→ What is required
Show each line in the listing below that contains the word "blazer", counting only matches with the same upper- and lowercase letters.

→ Records shown
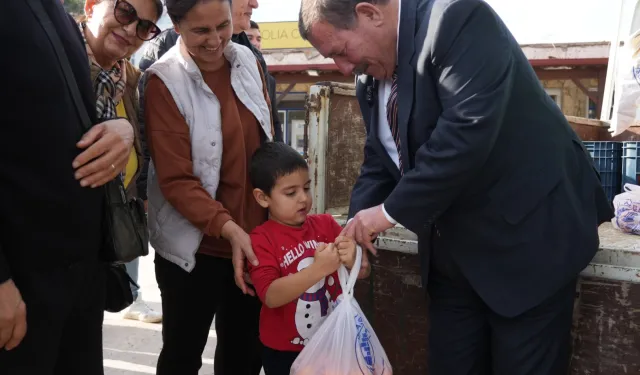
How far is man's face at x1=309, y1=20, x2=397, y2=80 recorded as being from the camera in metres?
1.81

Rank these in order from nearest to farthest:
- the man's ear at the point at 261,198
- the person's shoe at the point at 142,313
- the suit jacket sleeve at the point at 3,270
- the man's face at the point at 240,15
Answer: the suit jacket sleeve at the point at 3,270 < the man's ear at the point at 261,198 < the man's face at the point at 240,15 < the person's shoe at the point at 142,313

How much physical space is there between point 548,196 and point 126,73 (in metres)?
1.64

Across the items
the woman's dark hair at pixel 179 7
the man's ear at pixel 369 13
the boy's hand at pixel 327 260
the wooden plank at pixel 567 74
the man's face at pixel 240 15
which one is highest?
the wooden plank at pixel 567 74

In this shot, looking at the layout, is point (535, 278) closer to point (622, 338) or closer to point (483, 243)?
point (483, 243)

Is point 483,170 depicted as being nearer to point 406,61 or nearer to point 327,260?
point 406,61

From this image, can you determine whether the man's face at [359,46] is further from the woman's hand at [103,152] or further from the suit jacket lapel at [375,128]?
the woman's hand at [103,152]

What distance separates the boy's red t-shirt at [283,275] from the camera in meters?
2.01

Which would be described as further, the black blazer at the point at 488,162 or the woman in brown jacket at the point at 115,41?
the woman in brown jacket at the point at 115,41

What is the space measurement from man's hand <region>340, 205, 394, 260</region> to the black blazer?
0.07 m

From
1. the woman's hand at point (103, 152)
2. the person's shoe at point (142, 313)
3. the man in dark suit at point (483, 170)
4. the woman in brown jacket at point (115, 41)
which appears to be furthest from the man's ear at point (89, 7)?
the person's shoe at point (142, 313)

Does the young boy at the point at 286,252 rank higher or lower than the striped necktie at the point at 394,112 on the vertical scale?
lower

→ Full output
Which would be described as further, the black blazer at the point at 488,162 or the woman in brown jacket at the point at 115,41?
What is the space measurement from man's hand <region>340, 205, 394, 260</region> to the black blazer?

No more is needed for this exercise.